最初は珍しいキノコらしいから採ってみたいというシンプルな思いだったのだが、コノミタケを通じて奥能登の里山文化に触れることができ、とても記憶に残る旅となった。
北沢さんの話だと、まだまだ魅力的な文化や場所はたくさんあるみたいなので、今度はもう少しゆっくり回ってみたい。
2019年の9月、2年前に長野県から能登半島の一番先にある珠洲市に移住した友人の北沢さんから、「能登にしかないキノコ、コノミタケって知っている?」という連絡があった。なにそれ、まったく聞いたことがないぞ。
なんでも採れる場所が奥能登と呼ばれる能登半島の先端側のみという超ローカルなキノコらしい。漢字で「好味茸」と書くくらいおいしいキノコだが、地元の人だけが珍重する高級キノコなのだとか。
ちょっと調べたところ、新潟県や宮城県などでも発生して様々な名前で呼ばれているようだが、なぜか奥能登の人が特に好んで食べている。つけられた学名は「Ramaria notoensis」、意味は「能登のホウキタケ」。これは気になる、能登に行かねば。
ほぼ奥能登でしか食べられていないというコノミタケの謎を解くべく、私を含めて合計4名のプロジェクトメンバーが集まった。
同行することになった二人は東京と佐渡に住む友人で、キノコ狩りは大好きだが奥能登の土地勘や人脈はない。北沢さんはキノコ狩り歴は無いものの、珠洲市に移住してから様々な場所を訪れているし、地元と良好な関係性を築いている。
この組み合わせなら一本くらいはコノミタケを発見できるのではと、例年なら最盛期となる十月上旬に北沢さんの家に集結した。どんなキノコかよくわかっていないけど。ちなみに東京から車で向かったら軽く8時間以上掛かった。奥能登は遠い。
知らない場所で珍しいキノコを探すには案内人が不可欠。やみくもに探すのは地図無しで埋蔵金を探すようなもの。だがコノミタケはマツタケと並ぶほどの高級キノコであり、その場所は親にも子にも教えない最高機密らしい。それを無関係の我々に教えてくれるという奇特な方は、なかなか現れないだろうというのが北沢さんの見解だ。

────────────────────────────────────────

**問題 a:** コノミタケの文章のうち、「なんでも採れる場所が奥能登と」から始まり「以上掛かった。奥能登は遠い。」で終わる部分を、一字も変えずに打ち直せ。
コノミタケの文章と記録は互いに無関係である。

────────────────────────────────────────

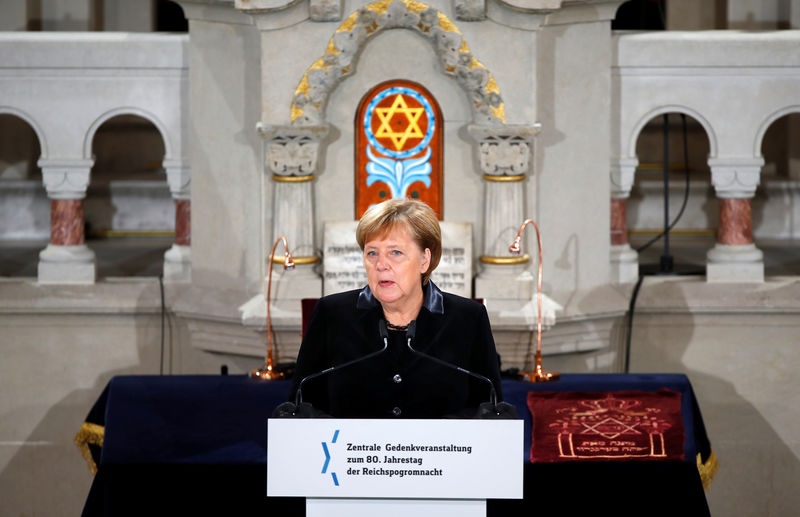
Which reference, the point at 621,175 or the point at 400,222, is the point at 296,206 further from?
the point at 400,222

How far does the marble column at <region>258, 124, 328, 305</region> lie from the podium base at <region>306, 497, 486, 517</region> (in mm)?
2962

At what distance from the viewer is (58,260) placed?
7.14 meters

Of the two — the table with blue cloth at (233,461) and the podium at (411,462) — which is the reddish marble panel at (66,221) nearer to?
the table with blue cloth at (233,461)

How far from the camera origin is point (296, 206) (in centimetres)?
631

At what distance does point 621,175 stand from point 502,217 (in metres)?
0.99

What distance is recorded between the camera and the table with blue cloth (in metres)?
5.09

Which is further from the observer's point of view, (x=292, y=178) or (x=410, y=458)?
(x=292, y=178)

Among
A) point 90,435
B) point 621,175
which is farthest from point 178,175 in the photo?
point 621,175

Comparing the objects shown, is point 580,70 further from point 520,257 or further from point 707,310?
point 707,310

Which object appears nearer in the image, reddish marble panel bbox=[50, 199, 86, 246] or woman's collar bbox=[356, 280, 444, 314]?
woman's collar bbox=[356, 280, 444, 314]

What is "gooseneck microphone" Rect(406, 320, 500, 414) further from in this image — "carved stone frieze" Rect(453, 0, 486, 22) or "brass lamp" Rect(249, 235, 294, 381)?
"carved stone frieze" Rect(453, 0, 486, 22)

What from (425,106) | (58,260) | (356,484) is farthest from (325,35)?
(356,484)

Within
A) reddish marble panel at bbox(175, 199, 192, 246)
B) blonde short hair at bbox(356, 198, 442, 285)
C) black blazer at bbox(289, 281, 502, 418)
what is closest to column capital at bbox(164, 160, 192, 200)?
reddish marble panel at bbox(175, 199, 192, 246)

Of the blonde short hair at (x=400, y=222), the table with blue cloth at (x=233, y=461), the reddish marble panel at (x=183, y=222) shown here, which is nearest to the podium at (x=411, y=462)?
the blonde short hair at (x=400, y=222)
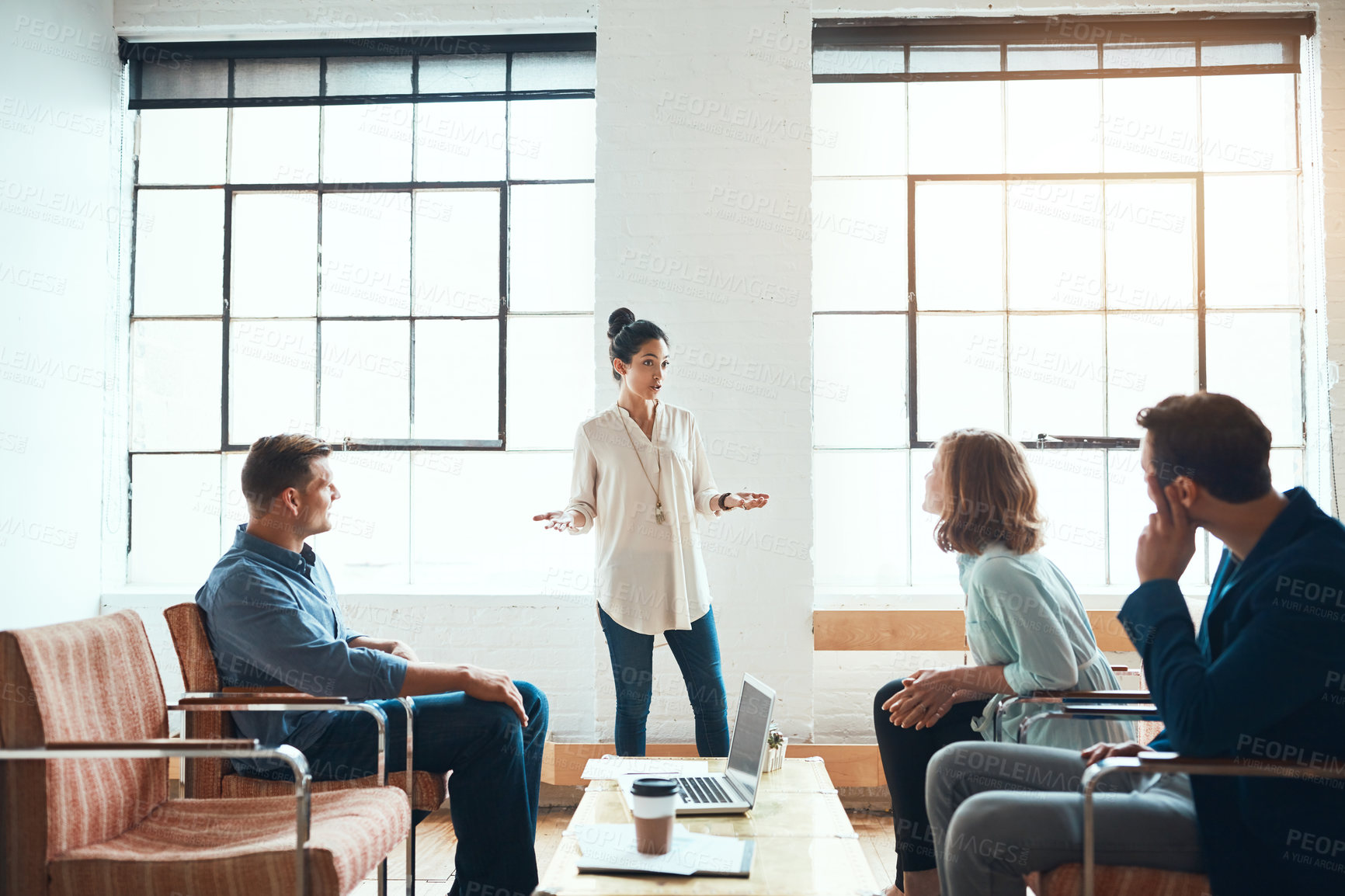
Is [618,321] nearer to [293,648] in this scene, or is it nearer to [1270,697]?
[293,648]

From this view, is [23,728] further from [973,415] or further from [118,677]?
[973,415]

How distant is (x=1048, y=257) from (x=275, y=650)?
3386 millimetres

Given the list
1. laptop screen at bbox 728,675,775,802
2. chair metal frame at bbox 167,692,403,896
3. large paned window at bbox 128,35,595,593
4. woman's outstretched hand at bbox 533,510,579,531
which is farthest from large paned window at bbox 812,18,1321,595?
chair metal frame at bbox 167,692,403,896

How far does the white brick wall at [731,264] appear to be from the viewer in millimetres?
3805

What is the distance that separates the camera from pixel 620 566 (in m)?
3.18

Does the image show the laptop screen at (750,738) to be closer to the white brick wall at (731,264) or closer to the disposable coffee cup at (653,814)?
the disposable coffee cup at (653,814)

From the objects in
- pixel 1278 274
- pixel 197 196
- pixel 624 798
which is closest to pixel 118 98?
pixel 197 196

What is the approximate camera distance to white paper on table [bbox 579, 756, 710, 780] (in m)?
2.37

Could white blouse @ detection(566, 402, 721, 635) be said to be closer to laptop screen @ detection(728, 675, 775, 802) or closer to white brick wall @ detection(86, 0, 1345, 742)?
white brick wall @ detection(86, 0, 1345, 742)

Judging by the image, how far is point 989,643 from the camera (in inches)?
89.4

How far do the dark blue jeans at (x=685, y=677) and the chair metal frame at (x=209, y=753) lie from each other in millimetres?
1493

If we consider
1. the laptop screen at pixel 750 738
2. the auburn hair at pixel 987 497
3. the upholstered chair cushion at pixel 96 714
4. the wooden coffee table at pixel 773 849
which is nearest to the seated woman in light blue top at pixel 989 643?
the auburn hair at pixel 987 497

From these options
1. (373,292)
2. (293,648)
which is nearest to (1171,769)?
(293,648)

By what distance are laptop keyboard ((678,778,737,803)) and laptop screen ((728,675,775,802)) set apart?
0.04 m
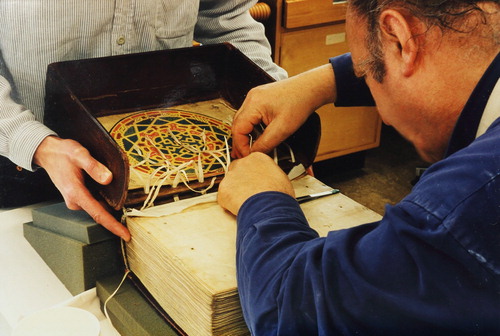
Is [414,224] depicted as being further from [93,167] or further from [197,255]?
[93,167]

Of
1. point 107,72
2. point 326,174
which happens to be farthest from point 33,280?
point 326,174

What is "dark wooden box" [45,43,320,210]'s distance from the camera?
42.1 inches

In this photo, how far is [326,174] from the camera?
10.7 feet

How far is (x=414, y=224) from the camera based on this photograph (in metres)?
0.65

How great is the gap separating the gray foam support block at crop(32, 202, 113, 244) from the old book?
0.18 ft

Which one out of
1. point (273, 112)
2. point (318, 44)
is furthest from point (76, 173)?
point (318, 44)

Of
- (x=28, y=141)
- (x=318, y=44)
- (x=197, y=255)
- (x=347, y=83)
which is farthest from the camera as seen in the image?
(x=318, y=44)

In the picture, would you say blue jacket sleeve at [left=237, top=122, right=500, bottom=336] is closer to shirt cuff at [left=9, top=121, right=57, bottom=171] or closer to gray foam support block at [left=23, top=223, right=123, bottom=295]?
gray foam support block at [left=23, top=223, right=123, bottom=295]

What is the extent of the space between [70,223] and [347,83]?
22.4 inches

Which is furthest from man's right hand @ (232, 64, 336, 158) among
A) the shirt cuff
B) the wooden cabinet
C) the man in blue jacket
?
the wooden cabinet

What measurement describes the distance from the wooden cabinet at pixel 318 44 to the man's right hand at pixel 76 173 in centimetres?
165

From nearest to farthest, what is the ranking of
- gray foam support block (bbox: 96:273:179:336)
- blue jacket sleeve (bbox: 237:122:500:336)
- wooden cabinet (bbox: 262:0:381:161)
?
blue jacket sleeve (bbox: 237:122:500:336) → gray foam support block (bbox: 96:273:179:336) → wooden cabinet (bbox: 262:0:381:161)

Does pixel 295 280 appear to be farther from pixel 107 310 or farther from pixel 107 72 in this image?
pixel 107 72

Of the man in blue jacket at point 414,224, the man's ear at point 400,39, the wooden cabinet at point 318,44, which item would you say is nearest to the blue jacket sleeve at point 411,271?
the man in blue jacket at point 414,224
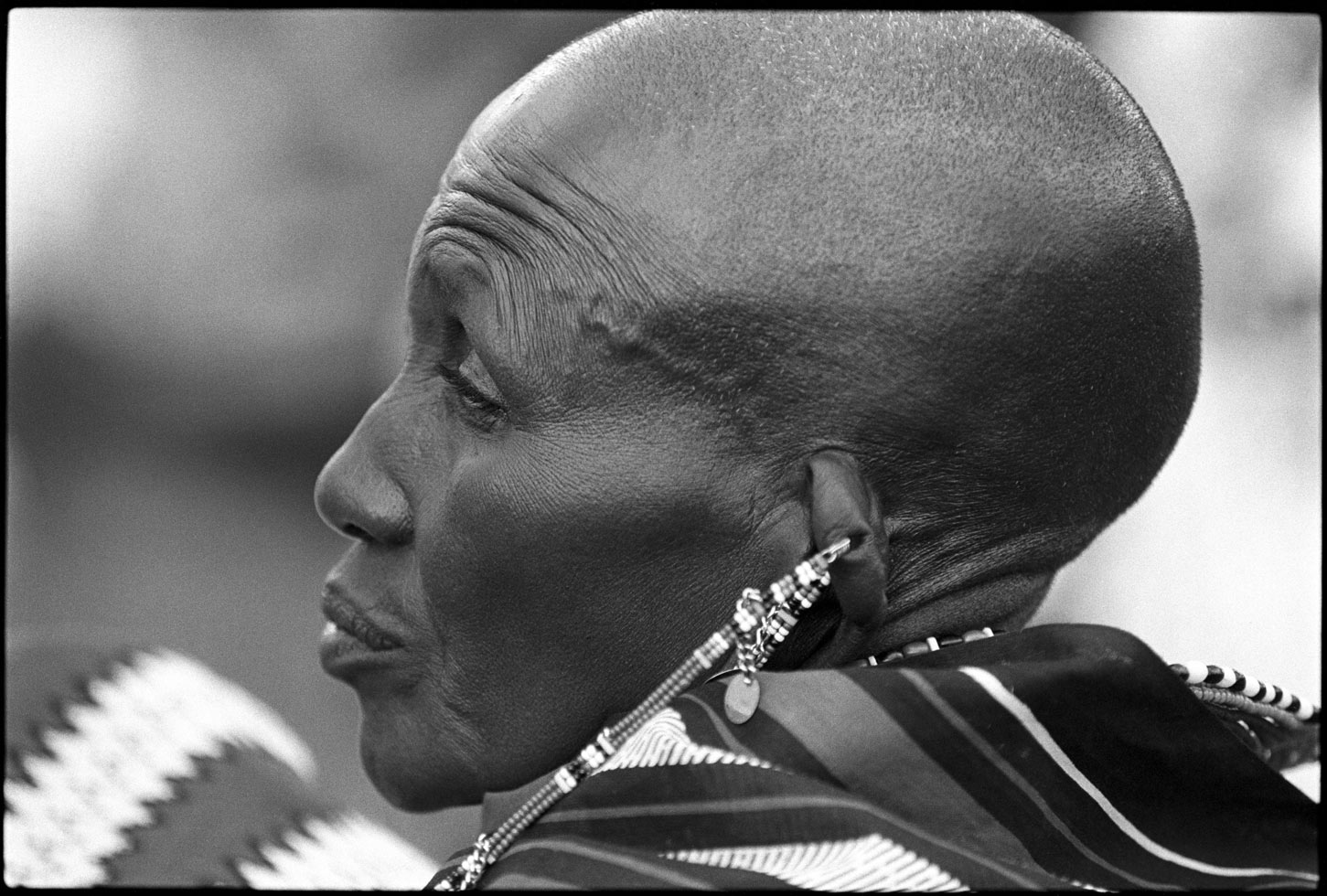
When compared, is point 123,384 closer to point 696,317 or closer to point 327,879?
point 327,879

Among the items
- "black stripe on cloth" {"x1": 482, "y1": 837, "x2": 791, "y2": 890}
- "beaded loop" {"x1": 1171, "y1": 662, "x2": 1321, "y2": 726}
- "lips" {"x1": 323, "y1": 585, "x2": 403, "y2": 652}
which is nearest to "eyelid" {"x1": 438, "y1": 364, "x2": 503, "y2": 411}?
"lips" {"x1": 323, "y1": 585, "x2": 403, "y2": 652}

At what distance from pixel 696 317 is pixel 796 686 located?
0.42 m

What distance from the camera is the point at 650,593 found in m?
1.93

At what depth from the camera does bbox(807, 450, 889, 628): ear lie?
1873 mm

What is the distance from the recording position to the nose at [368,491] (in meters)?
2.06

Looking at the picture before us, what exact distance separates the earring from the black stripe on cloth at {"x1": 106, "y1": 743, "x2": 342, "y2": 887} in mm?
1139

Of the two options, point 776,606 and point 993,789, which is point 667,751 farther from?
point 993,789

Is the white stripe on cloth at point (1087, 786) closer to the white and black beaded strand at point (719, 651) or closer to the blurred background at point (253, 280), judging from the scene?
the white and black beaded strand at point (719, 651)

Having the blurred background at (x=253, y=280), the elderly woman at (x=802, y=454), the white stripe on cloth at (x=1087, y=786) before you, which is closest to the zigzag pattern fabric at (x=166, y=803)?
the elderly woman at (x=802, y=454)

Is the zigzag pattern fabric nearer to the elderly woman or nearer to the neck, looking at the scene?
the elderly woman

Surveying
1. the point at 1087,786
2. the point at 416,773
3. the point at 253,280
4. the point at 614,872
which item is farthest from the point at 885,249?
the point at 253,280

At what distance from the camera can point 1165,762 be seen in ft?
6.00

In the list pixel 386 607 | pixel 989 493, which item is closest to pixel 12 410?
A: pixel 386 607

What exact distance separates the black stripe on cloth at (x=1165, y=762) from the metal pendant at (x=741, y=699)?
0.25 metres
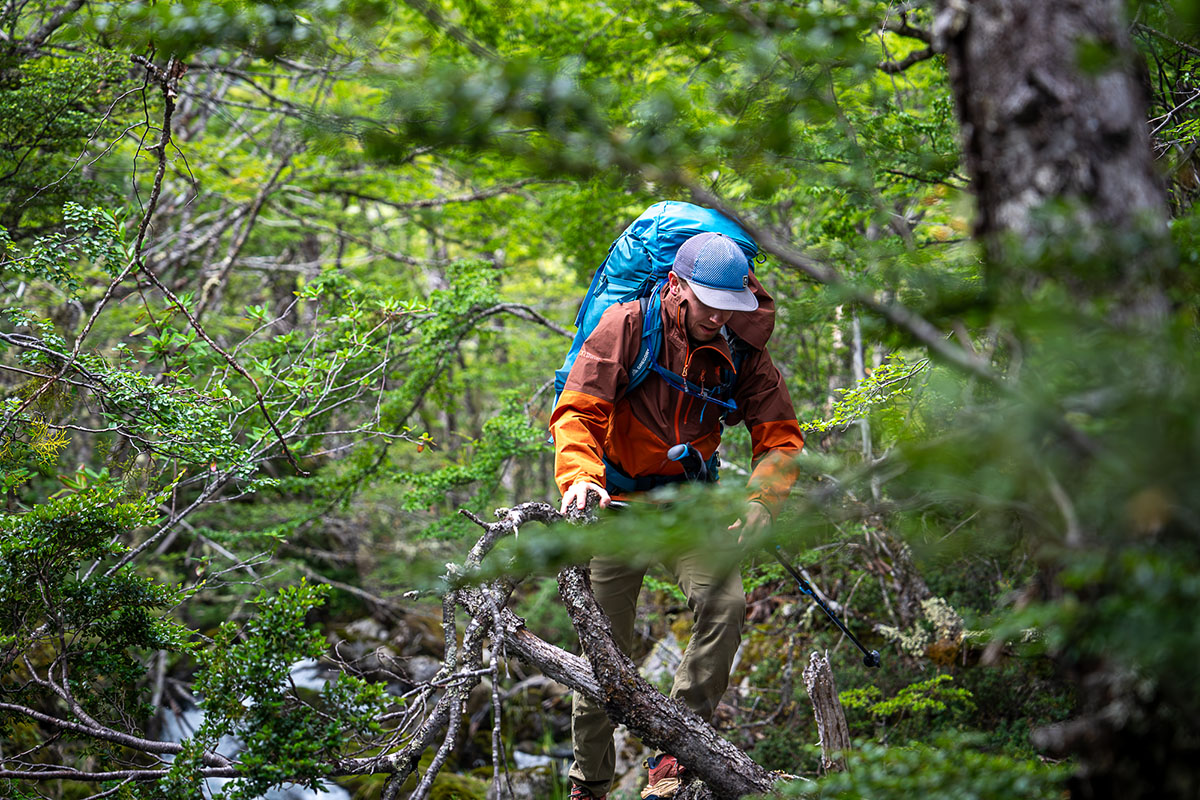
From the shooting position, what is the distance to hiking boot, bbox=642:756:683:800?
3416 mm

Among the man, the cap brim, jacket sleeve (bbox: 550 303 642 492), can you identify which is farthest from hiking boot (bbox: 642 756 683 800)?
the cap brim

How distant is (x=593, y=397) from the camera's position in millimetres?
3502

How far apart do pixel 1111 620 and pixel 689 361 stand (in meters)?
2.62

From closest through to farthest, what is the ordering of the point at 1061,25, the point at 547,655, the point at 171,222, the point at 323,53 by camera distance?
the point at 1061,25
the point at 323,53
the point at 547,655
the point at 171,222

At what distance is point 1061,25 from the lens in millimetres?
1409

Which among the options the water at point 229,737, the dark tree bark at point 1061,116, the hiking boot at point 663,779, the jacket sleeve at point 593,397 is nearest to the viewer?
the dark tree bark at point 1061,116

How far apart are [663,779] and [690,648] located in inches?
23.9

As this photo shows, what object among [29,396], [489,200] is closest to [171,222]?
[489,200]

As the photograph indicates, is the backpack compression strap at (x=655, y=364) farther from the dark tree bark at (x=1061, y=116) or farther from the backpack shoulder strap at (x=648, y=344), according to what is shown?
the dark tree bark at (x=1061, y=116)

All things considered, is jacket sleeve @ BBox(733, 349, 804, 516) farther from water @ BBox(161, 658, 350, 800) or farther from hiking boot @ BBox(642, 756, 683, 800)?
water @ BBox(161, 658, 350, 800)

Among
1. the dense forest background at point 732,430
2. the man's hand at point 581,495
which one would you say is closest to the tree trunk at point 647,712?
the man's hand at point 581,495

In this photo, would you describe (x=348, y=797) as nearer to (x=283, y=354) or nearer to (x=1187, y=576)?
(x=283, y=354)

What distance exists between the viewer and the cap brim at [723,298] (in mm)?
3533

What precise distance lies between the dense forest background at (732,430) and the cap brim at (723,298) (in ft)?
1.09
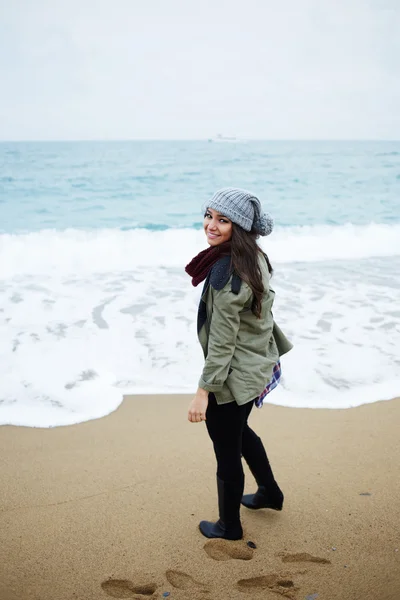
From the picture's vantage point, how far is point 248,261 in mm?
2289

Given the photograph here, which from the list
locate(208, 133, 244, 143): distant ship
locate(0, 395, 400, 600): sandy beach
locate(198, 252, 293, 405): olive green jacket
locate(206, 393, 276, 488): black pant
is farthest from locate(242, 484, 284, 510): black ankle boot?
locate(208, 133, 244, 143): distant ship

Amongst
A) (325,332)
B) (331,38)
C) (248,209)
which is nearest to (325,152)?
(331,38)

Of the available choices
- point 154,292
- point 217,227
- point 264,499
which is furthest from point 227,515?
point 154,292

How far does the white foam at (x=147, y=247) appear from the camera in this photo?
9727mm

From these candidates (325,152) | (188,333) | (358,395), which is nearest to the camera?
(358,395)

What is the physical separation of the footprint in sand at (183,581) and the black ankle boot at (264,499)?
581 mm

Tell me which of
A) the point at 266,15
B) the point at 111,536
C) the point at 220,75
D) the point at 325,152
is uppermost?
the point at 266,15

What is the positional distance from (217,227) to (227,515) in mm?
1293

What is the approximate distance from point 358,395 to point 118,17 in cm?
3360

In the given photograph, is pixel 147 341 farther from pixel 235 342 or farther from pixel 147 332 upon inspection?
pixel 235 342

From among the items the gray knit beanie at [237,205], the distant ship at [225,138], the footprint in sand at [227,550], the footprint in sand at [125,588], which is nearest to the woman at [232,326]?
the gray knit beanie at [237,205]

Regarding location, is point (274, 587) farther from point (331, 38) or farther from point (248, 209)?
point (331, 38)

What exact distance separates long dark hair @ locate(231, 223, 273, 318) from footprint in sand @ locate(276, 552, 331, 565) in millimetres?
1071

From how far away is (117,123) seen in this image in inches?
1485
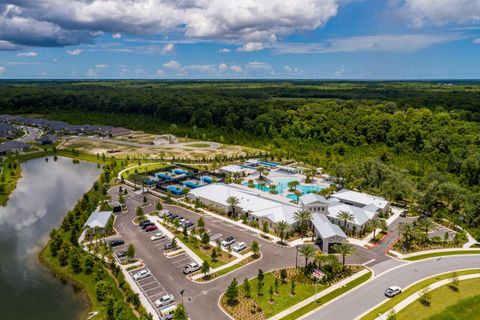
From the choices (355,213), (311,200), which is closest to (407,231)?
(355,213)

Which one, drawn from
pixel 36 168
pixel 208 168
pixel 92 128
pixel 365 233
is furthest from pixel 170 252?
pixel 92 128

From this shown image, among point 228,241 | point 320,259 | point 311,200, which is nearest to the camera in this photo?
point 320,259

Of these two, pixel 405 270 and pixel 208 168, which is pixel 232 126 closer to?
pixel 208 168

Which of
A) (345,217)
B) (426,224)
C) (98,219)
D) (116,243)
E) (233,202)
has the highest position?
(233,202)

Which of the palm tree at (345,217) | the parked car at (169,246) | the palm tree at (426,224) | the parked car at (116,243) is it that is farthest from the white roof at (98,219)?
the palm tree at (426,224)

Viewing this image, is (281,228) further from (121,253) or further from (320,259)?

────────────────────────────────────────

**問題 b:** 記録の中で文字列「items」を含む行はいくつあるか。数だけを答えよ。

**解答 a:**
なんでも採れる場所が奥能登と呼ばれる能登半島の先端側のみという超ローカルなキノコらしい。漢字で「好味茸」と書くくらいおいしいキノコだが、地元の人だけが珍重する高級キノコなのだとか。
ちょっと調べたところ、新潟県や宮城県などでも発生して様々な名前で呼ばれているようだが、なぜか奥能登の人が特に好んで食べている。つけられた学名は「Ramaria notoensis」、意味は「能登のホウキタケ」。これは気になる、能登に行かねば。
ほぼ奥能登でしか食べられていないというコノミタケの謎を解くべく、私を含めて合計4名のプロジェクトメンバーが集まった。
同行することになった二人は東京と佐渡に住む友人で、キノコ狩りは大好きだが奥能登の土地勘や人脈はない。北沢さんはキノコ狩り歴は無いものの、珠洲市に移住してから様々な場所を訪れているし、地元と良好な関係性を築いている。
この組み合わせなら一本くらいはコノミタケを発見できるのではと、例年なら最盛期となる十月上旬に北沢さんの家に集結した。どんなキノコかよくわかっていないけど。ちなみに東京から車で向かったら軽く8時間以上掛かった。奥能登は遠い。

**解答 b:** 2